| Jobs |
**a)** From the passage about Ali's visit to Cerebral Palsy of Nassau County, list every event Ali came for during the fundraiser.
**b)** Decide whether each statement agrees with the passage about Ali's visit to Cerebral Palsy of Nassau County. Answer yes or no and quote the words from the passage that settle it.
(i) The center has operated since 1948.
(ii) Ali took a long time to accept the invitation to the fundraiser.
(iii) Some of the memorabilia offered at the fundraiser went unsold.
**c)** Carry on the passage about Ali's visit to Cerebral Palsy of Nassau County, picking up after its final sentence.

| Selected passage |
Ali died late last Friday at the age of 74, and there has been talk of his mighty achievements in the ring, his fight for civil rights, his controversies and, of course, his legacy. But for the people of Cerebral Palsy of Nassau County — participants as well as teachers, nurses and administrators — Ali’s legacy can be encapsulated by those 2 ½ days he spent on Long Island. He visited every single member, giving out autographs and hugs long after his handlers had advised him to rest, his Parkinson’s sapping his strength.
Monday afternoon, many of them gathered, and with them, they brought the pictures they took with the champ, along with the memories that made Ali’s visit a watershed moment for the center, a nonprofit that offers a number of health and recreational services, and has been open since 1948. Nearly every person mentioned Ali’s warmth.
“He lay down with each person that was on a mat table,” said executive director Bob McGuire, referencing the tables used for those using wheelchairs. “He shook everybody’s hand, physically touched each of our adult participants . . . It was remarkable.”
It all happened because of a friendly conversation over dinner. Tony Galano, vice president of the board of directors, had dinner plans with a friend who happened to know Ali and brought him along. Galano told Ali about the center, and how they were planning to have a sports memorabilia fundraiser, and would Ali like to come?
“And he said sure. He said it so fast,” Galano said.
What resulted was more than just a few handshakes and pictures at a fundraiser. Ali came for the cocktail party, a corporate breakfast, a dinner, and another breakfast. The center sold every piece of memorabilia it had to offer, Galano said. But that’s not what he remembers the most.
“At breakfast, I looked around and saw that all the directors and supervisors had tears in their eyes,” he said. “And I look, and I see Muhammad had bent down to hug the kids that couldn’t get up. He’s hugging them and kissing them, and then there was one little boy that couldn’t really speak, and the boy saw him and said, ‘Muh-hammad.’ And I say, ‘How did he know?’ ”
The stories come quickly, and though a number of people who met him that day can no longer speak, they find a way to share what meeting Ali meant to them.
“He got happy to see us and his face was really smiling,” wrote Tricia Pikul, 43, on a device meant to communicate for her. “I like nice people and he was a very nice person,” wrote Robin Newsome, 49.

| Raw data |
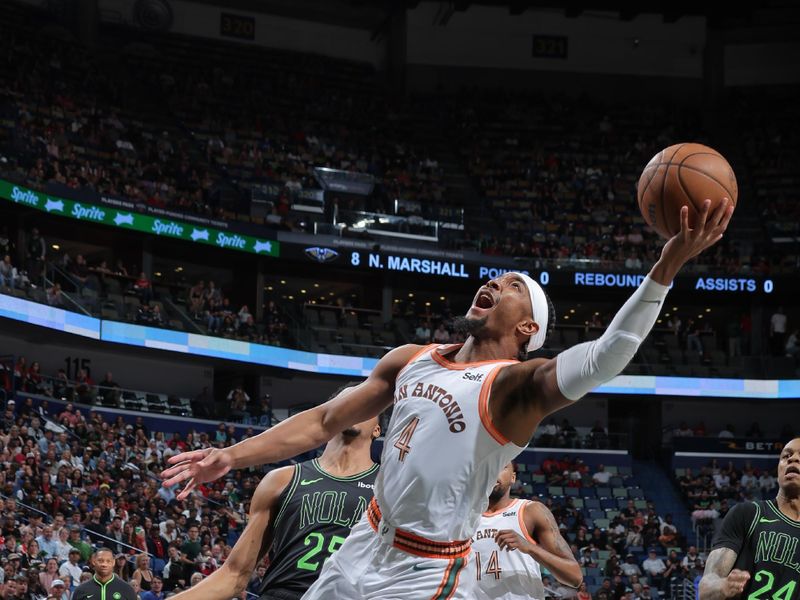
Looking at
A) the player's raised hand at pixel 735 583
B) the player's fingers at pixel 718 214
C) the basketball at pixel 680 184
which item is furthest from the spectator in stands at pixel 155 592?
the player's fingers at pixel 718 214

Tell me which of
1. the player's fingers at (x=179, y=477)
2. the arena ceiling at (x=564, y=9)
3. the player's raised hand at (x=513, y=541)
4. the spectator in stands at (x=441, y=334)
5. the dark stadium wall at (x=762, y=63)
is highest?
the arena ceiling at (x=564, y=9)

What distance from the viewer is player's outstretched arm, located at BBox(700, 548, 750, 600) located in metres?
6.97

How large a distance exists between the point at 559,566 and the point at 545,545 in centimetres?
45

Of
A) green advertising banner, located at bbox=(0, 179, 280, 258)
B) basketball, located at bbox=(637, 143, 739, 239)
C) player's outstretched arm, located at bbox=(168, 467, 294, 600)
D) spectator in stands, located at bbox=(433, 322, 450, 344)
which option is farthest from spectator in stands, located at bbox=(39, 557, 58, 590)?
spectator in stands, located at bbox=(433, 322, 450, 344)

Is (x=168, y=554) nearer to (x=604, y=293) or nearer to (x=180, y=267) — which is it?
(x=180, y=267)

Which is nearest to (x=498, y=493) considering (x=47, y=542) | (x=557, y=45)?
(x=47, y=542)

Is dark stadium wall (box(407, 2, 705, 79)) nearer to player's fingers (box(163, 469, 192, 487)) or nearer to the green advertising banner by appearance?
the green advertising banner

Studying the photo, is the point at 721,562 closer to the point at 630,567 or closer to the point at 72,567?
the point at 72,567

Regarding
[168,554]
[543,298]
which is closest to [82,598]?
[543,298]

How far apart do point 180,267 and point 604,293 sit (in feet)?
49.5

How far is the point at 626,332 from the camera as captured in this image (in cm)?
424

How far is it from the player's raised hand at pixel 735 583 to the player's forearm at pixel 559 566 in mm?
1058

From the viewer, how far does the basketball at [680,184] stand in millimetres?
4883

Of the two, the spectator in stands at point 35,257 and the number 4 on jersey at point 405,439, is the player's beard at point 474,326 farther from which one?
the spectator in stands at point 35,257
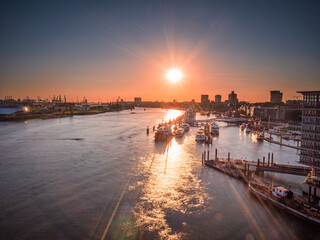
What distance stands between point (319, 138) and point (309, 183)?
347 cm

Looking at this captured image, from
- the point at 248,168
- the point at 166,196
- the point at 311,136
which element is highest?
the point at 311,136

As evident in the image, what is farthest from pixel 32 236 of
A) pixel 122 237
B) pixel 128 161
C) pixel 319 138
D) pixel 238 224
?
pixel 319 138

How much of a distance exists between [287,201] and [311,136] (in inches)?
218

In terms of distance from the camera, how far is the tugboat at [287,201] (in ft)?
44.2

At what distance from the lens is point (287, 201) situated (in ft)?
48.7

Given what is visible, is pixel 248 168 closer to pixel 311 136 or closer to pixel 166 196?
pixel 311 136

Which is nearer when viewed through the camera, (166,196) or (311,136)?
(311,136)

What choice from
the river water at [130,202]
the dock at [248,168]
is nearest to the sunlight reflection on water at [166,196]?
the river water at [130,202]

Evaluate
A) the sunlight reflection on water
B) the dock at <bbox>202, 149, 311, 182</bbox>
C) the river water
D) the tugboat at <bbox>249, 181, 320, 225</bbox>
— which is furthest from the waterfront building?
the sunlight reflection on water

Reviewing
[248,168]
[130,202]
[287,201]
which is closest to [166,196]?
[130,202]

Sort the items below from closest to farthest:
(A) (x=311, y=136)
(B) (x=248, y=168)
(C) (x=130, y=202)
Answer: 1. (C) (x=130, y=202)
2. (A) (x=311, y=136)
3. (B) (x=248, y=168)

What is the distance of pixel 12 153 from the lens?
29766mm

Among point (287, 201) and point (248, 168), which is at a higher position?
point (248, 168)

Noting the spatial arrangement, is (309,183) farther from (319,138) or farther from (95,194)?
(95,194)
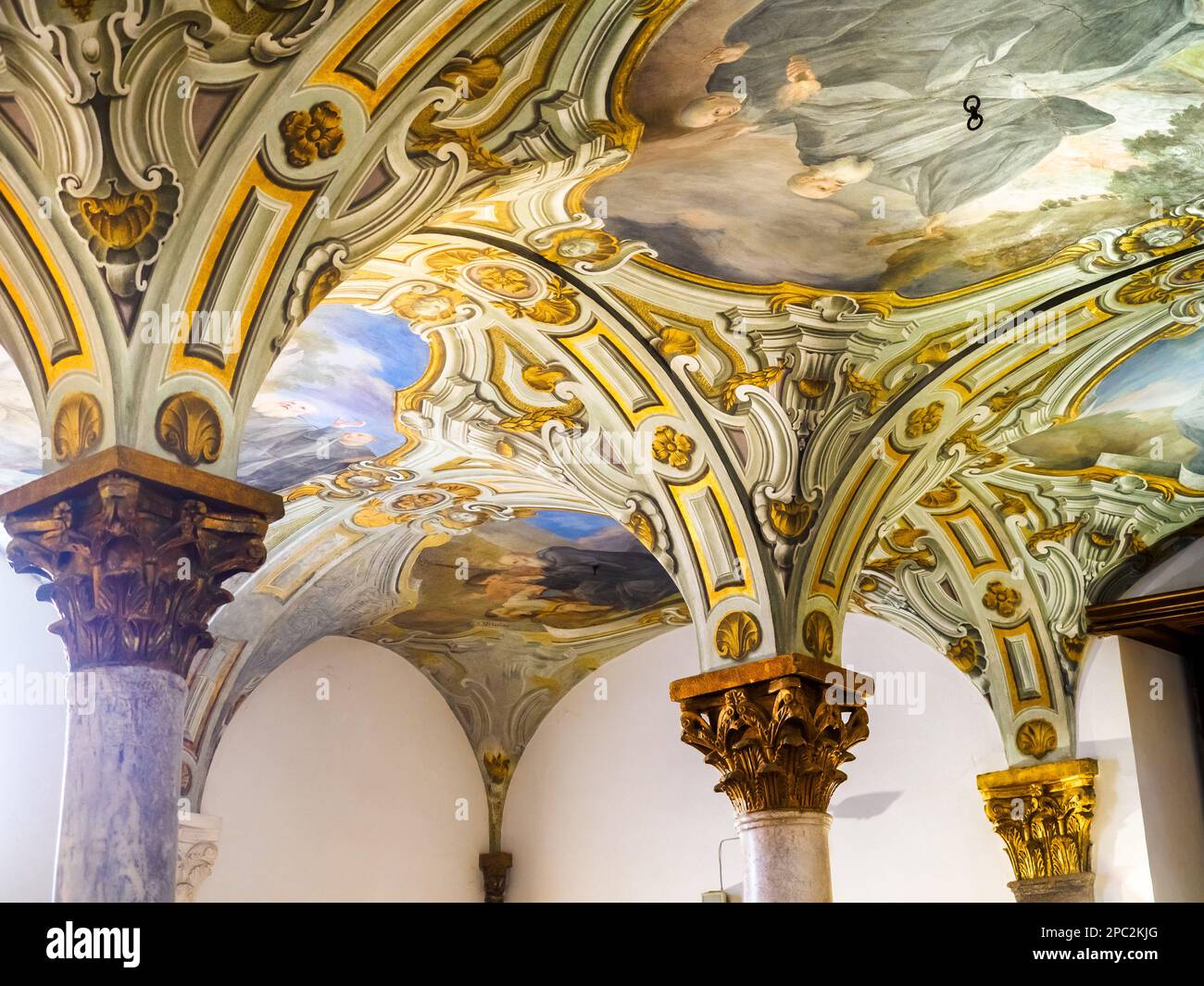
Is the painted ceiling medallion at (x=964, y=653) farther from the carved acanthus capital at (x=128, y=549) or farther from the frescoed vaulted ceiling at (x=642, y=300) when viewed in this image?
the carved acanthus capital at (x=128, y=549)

==

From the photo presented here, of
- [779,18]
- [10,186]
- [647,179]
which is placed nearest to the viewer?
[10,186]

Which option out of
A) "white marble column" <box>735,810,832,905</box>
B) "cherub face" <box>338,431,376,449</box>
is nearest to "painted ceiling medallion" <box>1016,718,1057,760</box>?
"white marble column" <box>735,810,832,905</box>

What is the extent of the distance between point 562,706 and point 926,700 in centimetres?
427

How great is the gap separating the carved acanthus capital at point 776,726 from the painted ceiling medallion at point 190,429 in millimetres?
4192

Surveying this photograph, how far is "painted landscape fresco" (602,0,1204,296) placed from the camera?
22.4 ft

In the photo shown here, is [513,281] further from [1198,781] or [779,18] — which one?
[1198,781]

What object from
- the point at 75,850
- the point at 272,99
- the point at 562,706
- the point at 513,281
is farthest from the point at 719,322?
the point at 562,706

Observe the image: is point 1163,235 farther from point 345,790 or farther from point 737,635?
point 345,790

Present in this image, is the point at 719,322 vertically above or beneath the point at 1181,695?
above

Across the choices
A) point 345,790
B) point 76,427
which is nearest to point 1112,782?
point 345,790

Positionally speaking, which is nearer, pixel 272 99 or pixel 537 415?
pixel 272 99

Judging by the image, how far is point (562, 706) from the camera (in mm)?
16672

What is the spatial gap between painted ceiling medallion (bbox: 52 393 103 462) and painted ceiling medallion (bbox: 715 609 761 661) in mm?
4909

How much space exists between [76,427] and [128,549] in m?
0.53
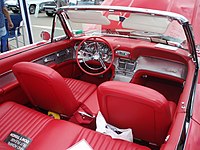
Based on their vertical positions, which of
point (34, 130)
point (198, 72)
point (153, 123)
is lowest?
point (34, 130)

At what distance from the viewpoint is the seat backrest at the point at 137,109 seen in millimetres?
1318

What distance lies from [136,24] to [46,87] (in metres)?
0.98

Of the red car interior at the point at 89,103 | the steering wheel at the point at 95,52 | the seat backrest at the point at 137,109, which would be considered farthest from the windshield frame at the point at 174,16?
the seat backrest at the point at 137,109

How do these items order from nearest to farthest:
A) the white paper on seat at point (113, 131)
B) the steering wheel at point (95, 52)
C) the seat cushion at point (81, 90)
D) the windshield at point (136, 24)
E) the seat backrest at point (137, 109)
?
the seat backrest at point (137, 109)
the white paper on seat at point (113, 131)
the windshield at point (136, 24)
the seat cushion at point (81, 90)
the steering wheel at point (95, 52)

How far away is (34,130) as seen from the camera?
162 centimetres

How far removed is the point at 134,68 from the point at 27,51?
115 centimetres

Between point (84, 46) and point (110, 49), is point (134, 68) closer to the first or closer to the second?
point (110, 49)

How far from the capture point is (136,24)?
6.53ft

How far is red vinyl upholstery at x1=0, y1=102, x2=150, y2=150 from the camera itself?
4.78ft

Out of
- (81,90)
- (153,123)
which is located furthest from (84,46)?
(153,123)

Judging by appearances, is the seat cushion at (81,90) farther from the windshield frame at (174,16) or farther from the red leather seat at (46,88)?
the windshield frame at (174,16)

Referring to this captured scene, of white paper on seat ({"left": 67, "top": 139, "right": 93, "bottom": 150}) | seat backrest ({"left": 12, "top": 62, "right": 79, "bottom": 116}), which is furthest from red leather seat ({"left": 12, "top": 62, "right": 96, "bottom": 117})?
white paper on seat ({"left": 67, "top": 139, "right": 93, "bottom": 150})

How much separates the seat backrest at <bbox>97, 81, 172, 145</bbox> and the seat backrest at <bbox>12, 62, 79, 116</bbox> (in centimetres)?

| Responses in order |
**a)**
- the cocktail party
- a corporate breakfast
- a dinner
- another breakfast

**b)**
(i) Yes: "has been open since 1948"
(ii) No: "He said it so fast"
(iii) No: "The center sold every piece of memorabilia it had to offer"

**c)**
McGuire recalled how they had been told not to ask for autographs, but that Ali “was giving them out left and right.” He gave McGuire’s wife, Isabelle, about five drafts, because he didn’t like how the Parkinson’s would cramp his writing.
“To me, it was almost like seeing an old friend,” said Christine Arnone, 47, one of the participants. “I remember him walking through my classroom, hugging everybody and shaking everybody’s hand and his warmth and uniqueness definitely came through.”
Maura Wachsberger, 63, a teacher at the center, remembered that Ali would carry a rag to wipe his mouth, and how so many there had to do the same. “I think a lot of our guys could relate to that and he could relate to our guys,” she said. “It was a mutual admiration. You don’t see it every day. He was very special.”
Bob Lares, 67, and Howie Cohen, 56, who both struggle to speak because of their disorder, soldiered through when it came to talking about Ali. “Everyone called him the champ and he loved it,” Lares said. “And then he shook my hand and I’ll never forget that.”
Cohen had difficulty saying the word he wanted, so he spelled it: “Awe.”
“I was in awe,” he said. Cohen called Ali “one of my heroes . . . I looked up to him.”
And Ali didn’t miss anyone. He made it to the cafeteria, where Carolyn Redd, 54, also a participant, said he “hugged and kissed me.” Lidia Ortiz, a nurse, was in the last room of the center. “I said he wasn’t coming,” she said, “and there he was.”
Martin Gagliano, 59, has a picture of him and Ali, and they’re mid-embrace. He lights up when he talks about that day, mouth splitting in a grin that threatens to take up his entire face.
“My memory, beautiful,” he said, grasping at his heart and rubbing it when he thinks his words may not be understood. “Happy.”